Inter-Simple Sequence Repeat Polymerase Chain Reaction (ISSR-PCR) is a reproducible and relatively inexpensive DNA fingerprinting method for animals, plants, fungi and bacteria. It is based on the amplification of genomic regions between microsatellite loci. Running this versatile typing method on an automated DNA sizing system such as the QIAxcel Advanced System reduces the number of manipulations required as well as the time to result.
Raw data files from the QIAxcel Advanced System ScreenGel® software can be imported as densitometric curve files or peak table files in BIONUMERICS with the QIAxcel plugin. The plugin makes it possible to link any sample information (e.g. sample names) provided in ScreenGel to entries in a BioNumerics database. After ISSR fingerprints have been imported, they can be reliably normalized. Automated peak-calling algorithms allow rapid assignment of bands. Optionally, the software can exclude interfering primer dimers by discarding all peaks below or above a certain peak height.

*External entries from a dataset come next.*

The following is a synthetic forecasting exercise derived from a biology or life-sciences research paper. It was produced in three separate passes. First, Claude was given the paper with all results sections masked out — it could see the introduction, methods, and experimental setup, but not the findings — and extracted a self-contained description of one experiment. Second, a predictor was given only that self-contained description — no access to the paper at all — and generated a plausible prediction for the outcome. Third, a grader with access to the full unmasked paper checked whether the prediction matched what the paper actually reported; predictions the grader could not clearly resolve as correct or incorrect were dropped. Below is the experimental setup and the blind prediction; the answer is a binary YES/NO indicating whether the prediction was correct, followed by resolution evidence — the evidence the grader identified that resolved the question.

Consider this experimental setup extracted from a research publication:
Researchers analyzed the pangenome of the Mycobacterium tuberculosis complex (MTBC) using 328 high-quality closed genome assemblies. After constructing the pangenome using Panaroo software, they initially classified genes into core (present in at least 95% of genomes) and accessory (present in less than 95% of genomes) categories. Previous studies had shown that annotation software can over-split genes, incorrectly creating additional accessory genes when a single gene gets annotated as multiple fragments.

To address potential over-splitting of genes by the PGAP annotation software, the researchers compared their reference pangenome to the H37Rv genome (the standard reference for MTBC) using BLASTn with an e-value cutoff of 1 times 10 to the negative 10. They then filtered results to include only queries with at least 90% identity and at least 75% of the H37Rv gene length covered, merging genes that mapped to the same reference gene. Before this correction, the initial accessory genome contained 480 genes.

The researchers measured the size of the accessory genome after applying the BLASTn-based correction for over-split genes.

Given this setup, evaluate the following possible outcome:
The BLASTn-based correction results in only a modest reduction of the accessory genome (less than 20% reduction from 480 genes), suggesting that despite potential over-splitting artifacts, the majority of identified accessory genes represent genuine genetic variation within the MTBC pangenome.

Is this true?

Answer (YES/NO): YES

After these fast and easy preprocessing steps, the electropherograms can be compared, e.g. by calculating dendrograms based on peak presence/absence or densitometric curves.
For more details, download the PDF version of the QIAxcel application note.
Other genotypic typing techniques that can be ran on a QIAxcel Advanced System include Randomly Amplified Polymorphic DNA (RAPD), repetitive element PCR (rep-PCR) and Multi-Locus VNTR Analysis (MLVA).